Closed jonmaddock closed 1 week ago
I tested this using an optimising (large tokamak regression test) and non-optimising (once-through at LT solution vector) case.
When non-optimising, debug logs give:
process.caller - DEBUG - New mfile created: evaluating models again to check idempotence
process.caller - DEBUG - Mfiles not idempotent, evaluating models again
process.caller - DEBUG - Mfiles not idempotent, evaluating models again
process.caller - DEBUG - Mfiles not idempotent, evaluating models again
process.caller - DEBUG - Mfiles idempotent, returning
After the 4th model evaluation the mfiles converge, 5 evaluations are required to check this.
In the optimising case:
process.caller - DEBUG - New optimisation parameter vector being evaluated
process.caller - DEBUG - Model evaluations not idempotent: evaluating again
process.caller - DEBUG - Model evaluations not idempotent: evaluating again
process.caller - DEBUG - Model evaluations not idempotent: evaluating again
process.caller - DEBUG - Model evaluations idempotent, returning objective function and constraints
process.caller - DEBUG - New optimisation parameter vector being evaluated
process.caller - DEBUG - Model evaluations not idempotent: evaluating again
process.caller - DEBUG - Model evaluations idempotent, returning objective function and constraints
process.caller - DEBUG - New optimisation parameter vector being evaluated
process.caller - DEBUG - Model evaluations not idempotent: evaluating again
*** ... Solver continues ... ***
process.caller - DEBUG - New optimisation parameter vector being evaluated
process.caller - DEBUG - Model evaluations idempotent, returning objective function and constraints
*** Solution found ***
process.caller - DEBUG - New mfile created: evaluating models again to check idempotence
process.caller - DEBUG - Mfiles idempotent, returning
Varying numbers of re-evaluations are required to gain idempotency when solving: this only requires the objective function and constraints to converge. Once a solution has been found however, it is immediately found to be idempotent, possibly because the solver steps have become so small.

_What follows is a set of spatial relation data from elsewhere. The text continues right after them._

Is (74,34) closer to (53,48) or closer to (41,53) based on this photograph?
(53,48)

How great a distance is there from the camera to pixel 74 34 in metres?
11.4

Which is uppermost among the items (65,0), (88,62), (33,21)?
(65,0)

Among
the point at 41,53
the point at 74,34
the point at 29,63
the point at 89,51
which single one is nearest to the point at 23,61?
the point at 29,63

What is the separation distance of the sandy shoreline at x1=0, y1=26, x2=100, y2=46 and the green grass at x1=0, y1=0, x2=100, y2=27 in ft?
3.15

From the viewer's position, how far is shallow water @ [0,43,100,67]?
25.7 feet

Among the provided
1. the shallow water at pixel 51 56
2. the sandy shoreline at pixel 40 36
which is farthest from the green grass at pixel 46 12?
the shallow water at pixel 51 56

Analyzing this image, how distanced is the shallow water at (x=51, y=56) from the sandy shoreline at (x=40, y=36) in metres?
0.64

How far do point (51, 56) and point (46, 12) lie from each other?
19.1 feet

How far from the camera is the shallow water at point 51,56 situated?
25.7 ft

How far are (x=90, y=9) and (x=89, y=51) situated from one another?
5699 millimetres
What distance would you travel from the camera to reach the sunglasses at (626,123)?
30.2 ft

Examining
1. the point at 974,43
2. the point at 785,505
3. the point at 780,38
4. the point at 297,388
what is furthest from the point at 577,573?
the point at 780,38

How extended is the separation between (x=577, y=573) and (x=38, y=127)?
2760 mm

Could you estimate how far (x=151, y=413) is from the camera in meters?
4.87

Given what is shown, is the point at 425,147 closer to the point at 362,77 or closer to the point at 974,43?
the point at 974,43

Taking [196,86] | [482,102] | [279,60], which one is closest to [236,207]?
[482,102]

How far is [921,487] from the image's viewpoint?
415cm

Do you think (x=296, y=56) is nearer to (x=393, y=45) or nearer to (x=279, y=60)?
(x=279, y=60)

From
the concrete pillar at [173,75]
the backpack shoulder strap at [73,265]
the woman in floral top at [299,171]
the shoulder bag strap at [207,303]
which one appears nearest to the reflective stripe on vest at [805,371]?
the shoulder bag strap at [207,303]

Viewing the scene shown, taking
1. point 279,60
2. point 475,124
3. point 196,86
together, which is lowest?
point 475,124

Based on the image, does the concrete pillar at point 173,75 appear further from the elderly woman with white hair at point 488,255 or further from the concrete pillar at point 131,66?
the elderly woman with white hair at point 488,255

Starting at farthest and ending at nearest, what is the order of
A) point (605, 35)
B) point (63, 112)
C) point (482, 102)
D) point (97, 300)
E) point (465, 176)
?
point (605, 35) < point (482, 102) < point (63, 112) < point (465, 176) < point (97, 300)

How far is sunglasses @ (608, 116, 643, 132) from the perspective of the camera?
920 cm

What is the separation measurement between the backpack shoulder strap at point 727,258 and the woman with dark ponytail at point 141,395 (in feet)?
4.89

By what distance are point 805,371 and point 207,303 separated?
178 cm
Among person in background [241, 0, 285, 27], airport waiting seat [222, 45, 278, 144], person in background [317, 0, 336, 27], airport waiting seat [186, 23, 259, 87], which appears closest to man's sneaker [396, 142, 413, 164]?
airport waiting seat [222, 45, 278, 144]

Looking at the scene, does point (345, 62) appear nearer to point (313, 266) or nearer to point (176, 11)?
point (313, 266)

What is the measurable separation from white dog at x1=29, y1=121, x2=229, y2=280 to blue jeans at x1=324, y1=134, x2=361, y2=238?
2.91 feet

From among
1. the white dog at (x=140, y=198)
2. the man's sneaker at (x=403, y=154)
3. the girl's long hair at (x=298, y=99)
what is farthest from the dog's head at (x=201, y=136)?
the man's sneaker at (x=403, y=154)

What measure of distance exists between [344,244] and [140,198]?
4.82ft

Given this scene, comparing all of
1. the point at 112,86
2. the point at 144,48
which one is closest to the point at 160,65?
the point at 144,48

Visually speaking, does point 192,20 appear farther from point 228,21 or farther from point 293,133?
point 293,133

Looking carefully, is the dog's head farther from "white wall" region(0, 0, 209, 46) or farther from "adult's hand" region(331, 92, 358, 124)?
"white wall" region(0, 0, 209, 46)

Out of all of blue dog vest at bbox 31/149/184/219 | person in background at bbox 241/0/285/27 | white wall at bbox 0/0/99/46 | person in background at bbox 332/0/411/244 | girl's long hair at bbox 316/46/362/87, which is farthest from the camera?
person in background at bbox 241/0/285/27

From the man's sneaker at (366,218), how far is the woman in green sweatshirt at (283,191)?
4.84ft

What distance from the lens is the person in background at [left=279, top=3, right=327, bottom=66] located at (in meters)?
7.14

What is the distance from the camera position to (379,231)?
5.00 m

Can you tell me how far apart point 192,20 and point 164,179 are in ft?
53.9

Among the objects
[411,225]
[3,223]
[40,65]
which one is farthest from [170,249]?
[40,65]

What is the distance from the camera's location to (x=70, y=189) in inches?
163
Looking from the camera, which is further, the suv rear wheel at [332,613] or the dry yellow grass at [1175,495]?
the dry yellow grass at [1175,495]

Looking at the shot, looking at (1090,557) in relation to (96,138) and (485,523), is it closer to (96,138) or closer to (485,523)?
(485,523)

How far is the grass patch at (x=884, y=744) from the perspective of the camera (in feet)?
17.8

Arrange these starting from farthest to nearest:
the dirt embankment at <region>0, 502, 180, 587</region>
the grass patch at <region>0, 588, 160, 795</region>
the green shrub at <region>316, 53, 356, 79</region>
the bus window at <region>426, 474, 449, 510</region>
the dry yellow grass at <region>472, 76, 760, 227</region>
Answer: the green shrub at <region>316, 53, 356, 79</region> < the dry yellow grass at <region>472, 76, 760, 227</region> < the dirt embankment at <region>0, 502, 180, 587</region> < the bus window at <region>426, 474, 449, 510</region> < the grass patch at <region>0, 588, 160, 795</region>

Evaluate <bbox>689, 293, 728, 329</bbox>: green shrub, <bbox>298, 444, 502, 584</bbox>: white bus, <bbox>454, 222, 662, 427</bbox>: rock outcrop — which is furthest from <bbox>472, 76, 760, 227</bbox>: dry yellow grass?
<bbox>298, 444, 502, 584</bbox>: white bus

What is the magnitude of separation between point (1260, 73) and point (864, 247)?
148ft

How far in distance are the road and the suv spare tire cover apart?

I believe this is now working, and should fix the problem. The main contentious implementation detail is the re-directing of OUT.DAT and MFILE.DAT output to temporary IDEM_OUT.DAT and IDEM_MFILE.DAT files for the purposes of checking idempotence. This was done because the OUT.DAT and MFILE.DAT writing is currently intertwined in Fortran, and difficult to easily separate due to being written all over the place. The scan functionality also needs to be preserved. But mainly the imminent conversion to Python trumps a thorough Fortran refactor here; indeed this could then be done without file IO at all.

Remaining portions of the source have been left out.